Spécialiste des coups médiatiques (il avait offert leurs places à 45 000 spectateurs venus voir "Les Parisiens", perdant ainsi un million d'euros), Claude Lelouch a tourné "Roman de Gare" sous le pseudonyme de son prof de tennis, invoquant Emile Ajar et prétextant que s'il avait signé ce film, la critique l'aurait assassiné avant même de l'avoir vu. Curieuse argumentation, puisqu'il a révélé la supercherie bien avant sa présentation à Cannes (Romain Gary avait attendu d'obtenir le Goncourt pour dévoiler sa véritable identité), et surtout parce qu'au bout de trois minutes, spécialement après avoir vu Les Films 13 au générique, le plus béotien des critiques aurait reconnu la patte de Lelouch.
Car "Roman de Gare" est indubitablement un Lelouch, et plutôt un bon Lelouch. En limitant l'intrigue à trois personnages principaux, et surtout en évitant la naïveté prétentieuse de ses fresques se targant de résumer l'histoire de l'humanité par le télescopage de Jésus et de Marie Sarah, il retrouve l'efficacité narrative de "L'Aventure c'est l'Aventure" ou de "La Bonne Année". On a d'ailleurs l'impression que rien n'a bougé depuis ces années 70, et dans "Roman de Gare", on continue à s'évader avec un drap, les programmes d'Autoroute FM sont coupés par la lecture de dépêches, et les adolescentes rebelles chantent même du Bécaud. Quant à la ferme de la mère d'Huguette, on dirait une salle de feu le Musée des Arts et Traditions Populaires.
Le spectateur peut donc facilement reconnaître le style Lelouch : décalage entre le son off et l'image, caméra mobile, qu'elle soit portée à l'épaule (même si la caméra confirme sa sédentarisation des derniers films) ou fonçant au ras du bitume, chanson ritournelle (ici, hélas, M. 100 000 volts), appel à des potes des médias pour renforcer l'effet de réalisme (Serge Moati, mauvais comme un cochon, et Bernard Werber, heureusement muet - Houellebecq n'a d'ailleurs rien inventé), aphorismes patauds et volonté de mettre en valeur les acteurs.

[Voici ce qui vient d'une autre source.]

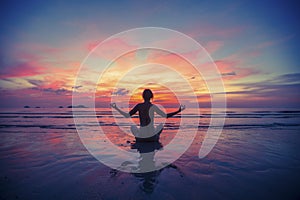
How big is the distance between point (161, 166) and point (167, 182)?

Dominique Pinon obtient enfin un premier rôle, et il s'en sort plutôt bien, de même qu'Audrey Dana, pas toujours aidée par des dialogues dignes d'une séance d'impro à la MJC sur le thème "Pourquoi la vie ?". Fanny Ardant, version féminine de Sulitzer, nègre compris, prend visiblement plaisir à camper cette executive woman hitchcockienne, qui change de couleur de cheveux aussi souvent que Kim Novak dans "Vertigo".
Malgré ses grosses ficelles et ses fausses pistes pévisibles, le film vaut par son scénario habile bâti sur le thème récurent de l'identité trompeuse, et par un indiscutable savoir-filmer, depuis le huis-clos de la station d'autoroute jusqu'à l'escalier du Quai des Orfèvres, hommage à celui tant de fois cité par Lelouch de "Quand passent les Cigognes". Film seventies avec des téléphones portables et des Citroën C6, "Roman de Gare" se laisse regarder sans déplaisir, avec le sentiment étrange et un peu honteux de retrouver une vieille relation qu'on avait depuis longtemps rayé de son carnet d'adresses.